Within half an hour the place was packed. By the time Rachel Bell and her husband Sasha Von Dorp arrived with baby Vida, it was wall to wall people.
A huge crowd had turned out for this opening celebrating Taos artists.
Clearly it’s time for Taos.
Rita O’Connell arrived and Cherie Burns made a cameo appearance, Tom Folsom came and stayed. After spending time at the Wurlitzer Foundation a few years ago while researching his book on Dennis Hopper, Tom fell in love with Taos and returns often. He’s an honorary Taoseno at this point!
I watched as a woman circled one of Kevin Cannon’s leather sculptures, pulling back hands that seemed to have a reflex all of their own; compelled to reach out and touch the sensual form. I smiled to myself knowingly; Kevin’s pieces beg to be touched and being his friend, I have and do.
Rita and I both commented on how brilliantly the show was curated and how the relationships between the artists had fed one another’s work – their influence on each other was so clearly evident seeing their work all together in one space.
Ken Price’s mutable, colourful form and Hank Saxe’s ceramics played off Kevin’s surfaces, while Ron Cooper’s light sculpture proved the perfect juxtaposition to Debbie Long’s light filled glass installation right beside it.
One of Larry Bell’s large figuratived pieces dominated one wall as one entered the gallery, while Jack Smith’s portraits drew people into a corner beside a big bay window. Their small size in direct contrast to the huge Ron Davis that presided over the room.

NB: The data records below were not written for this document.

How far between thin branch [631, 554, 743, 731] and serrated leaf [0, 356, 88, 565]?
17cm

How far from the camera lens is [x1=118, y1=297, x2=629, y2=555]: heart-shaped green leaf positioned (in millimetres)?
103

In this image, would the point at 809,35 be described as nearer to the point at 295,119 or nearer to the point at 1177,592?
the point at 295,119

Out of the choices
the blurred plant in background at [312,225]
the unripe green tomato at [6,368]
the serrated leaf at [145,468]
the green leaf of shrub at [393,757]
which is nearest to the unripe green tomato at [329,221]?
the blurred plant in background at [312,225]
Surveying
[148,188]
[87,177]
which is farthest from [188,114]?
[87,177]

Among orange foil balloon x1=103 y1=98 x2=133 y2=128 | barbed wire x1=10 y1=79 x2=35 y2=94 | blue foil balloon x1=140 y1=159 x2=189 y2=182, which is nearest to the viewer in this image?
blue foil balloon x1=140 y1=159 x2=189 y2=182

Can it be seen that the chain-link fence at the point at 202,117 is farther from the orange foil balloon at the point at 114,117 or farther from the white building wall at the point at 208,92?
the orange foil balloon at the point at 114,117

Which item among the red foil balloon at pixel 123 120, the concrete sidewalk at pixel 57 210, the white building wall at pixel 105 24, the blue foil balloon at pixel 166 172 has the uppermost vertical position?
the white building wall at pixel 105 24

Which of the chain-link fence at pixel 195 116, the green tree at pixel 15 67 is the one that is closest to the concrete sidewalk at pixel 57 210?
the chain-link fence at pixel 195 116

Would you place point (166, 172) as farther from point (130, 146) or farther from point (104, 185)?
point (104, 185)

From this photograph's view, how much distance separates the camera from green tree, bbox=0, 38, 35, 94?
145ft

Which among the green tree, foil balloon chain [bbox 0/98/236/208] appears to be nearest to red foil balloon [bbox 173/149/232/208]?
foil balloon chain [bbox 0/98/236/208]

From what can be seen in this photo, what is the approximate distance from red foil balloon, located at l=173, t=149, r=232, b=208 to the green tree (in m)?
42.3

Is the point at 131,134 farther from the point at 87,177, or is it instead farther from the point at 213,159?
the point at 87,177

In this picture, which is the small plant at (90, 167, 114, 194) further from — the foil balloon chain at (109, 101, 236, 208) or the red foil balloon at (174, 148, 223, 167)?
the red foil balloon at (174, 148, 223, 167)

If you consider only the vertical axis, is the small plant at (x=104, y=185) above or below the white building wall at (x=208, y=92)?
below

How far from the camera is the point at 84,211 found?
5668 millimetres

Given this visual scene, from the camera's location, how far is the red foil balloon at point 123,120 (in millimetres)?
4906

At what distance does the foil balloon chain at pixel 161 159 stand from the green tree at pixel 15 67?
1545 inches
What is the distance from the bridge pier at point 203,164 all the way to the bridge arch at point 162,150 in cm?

Across from it, beside the fireplace, an O’Connor sculpture hung alone on a wall, while on the marble mantel, a couple of Kevin Cannon’s miniature works had been placed purposefully.
By now the gallery was jam packed and I began to feel a bit claustrophobic. I said hello to Elad and Nataya, as I stepped outside to get a breath of fresh air as Oscar Burnett and his girlfriend arrived. His brother Cee Jay was already inside with his partner, Debbie Long.
Taos was seriously in the house!
I have to say that everyone looked fabulous. Matt, Richard and I joked at one point, that we all looked like a bunch of hardcore New Yorkers. Not a terribly big surprise since several of us have indeed called the City home for long periods of our lives, but it was so great to see how both the artists and their work held up in this elegant, Upper East Side Gallery.
When I came back inside I talked to Mimi Saltzman for awhile. We had not seen one another since we were in our twenties. It was a sweet reunion and I look forward to a dinner at Mimi’s house tonight, for all the artists. Mimi of course was a Taos resident for several years, along with her brother Robert, whom I profiled for Paul O’Connor’s award winning book, Taos Portraits,
It was getting late and I hadn’t eaten since breakfast, so I joined Tom Folsom and two friends and we said our goodbyes before going back out to catch a cab Downtown. Our fave bistro, Lucky Strike, was our final destination before we parted ways as the night closed in.
Tom and I shared a cab to Brooklyn and as we drove across the bridge, I looked back at the lights of Manhattan, casting a halo-like glow over the City,
It was as if for one brief moment, Taos had gifted NYC with a measure of its magical, mythical Light.
Taos; 1960’s – Present is hanging at the Vivian Horan Gallery through June 22nd. Do see the show if you plan to be in the City. For more information, please visit the site linked below this post.
All photos taken on my iphone
Editors Note: I missed a few people who happened to be in NY from Taos, and at the show. Artists Anna McGruder and Jeff Cochran both made an appearance, as did Phillip Bareiss.